→ Exercise description
Rewrite the records as a numbered list with blank lines dropped, starting at the line with "In the context" and ending at the last line of the records.

-- Dataset excerpts start --

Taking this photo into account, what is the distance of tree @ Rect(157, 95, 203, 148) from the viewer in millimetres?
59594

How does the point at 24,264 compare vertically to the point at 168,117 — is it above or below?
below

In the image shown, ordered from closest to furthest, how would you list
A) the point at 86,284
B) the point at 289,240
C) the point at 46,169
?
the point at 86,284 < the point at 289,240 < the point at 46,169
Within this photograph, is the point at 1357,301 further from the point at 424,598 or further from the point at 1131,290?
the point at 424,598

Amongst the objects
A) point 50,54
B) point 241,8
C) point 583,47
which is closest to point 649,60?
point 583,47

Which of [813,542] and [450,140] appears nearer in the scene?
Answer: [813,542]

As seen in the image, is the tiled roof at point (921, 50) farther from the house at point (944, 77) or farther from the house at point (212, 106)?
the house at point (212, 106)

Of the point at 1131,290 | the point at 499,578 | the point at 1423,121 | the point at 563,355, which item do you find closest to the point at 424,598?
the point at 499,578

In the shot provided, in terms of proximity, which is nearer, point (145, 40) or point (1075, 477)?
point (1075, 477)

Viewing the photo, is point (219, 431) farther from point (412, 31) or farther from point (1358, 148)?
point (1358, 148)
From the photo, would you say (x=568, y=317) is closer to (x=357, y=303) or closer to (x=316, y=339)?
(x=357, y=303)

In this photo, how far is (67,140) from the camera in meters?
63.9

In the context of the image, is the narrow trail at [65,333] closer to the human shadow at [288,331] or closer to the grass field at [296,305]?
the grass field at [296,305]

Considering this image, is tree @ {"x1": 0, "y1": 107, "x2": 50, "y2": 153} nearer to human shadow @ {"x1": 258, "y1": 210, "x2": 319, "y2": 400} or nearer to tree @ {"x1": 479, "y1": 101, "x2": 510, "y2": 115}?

-- Dataset excerpts end --

→ Task answer
1. In the context of the image, is the narrow trail at [65,333] closer to the human shadow at [288,331] or closer to the grass field at [296,305]?
2. the grass field at [296,305]
3. Considering this image, is tree @ {"x1": 0, "y1": 107, "x2": 50, "y2": 153} nearer to human shadow @ {"x1": 258, "y1": 210, "x2": 319, "y2": 400} or nearer to tree @ {"x1": 479, "y1": 101, "x2": 510, "y2": 115}?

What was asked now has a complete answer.